- Developer(s): Vectordean
- Publisher(s): Logotron
- Composer(s): David Whittaker
- Platform(s): Amiga, Atari ST
- Release: 1990
- Genre(s): Rail shooter, third-person shooter
- Mode(s): Single player

= Bad Company (video game) =

1990 video game

Bad Company is a video game developed by Vectordean and originally published by Logotron in 1990. Released for the Amiga and Atari ST computer systems, the game was based on the concept of 1984 arcade game Space Harrier, with a grittier and more militaristic visual design. In 1991, the Amiga version was reissued in the UK on Prism Leisure's "16-Bit Pocket Power" imprint.

== Reception ==
Bad Company received somewhat positive reviews from contemporary gaming magazines. Zero rated the game 78/100, calling it "very good value" and comparing it to a budget version of Space Harrier. Amiga Joker gave the Amiga version a 74%, and Amiga Format gave it a 71%. The Games Machine gave the Atari ST version a 72%, calling the graphics "well-detailed" but the price "too expensive for such an old formula."

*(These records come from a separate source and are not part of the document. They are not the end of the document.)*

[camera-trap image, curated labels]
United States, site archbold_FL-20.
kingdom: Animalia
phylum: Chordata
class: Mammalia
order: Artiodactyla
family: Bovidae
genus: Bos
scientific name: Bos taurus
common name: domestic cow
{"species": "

ACE gave the game a 642/1000, calling it "strong on atmosphere" and describing defeating tougher enemies as imparting "a considerable sense of achievement". However, it concluded that the game suffers from too little content, stating: "you soon tire of the simple pleasure of wasting things." Amiga Power gave it a 44/100, describing it as "failing to be [...] anything remotely complex" and "reasonably entertaining for five minutes or so." Power Play gave the game a 28/100, praising its presentation but stating there's "nothing behind it", concluding: "You are indeed in bad company with Bad Company if you bought it by mistake."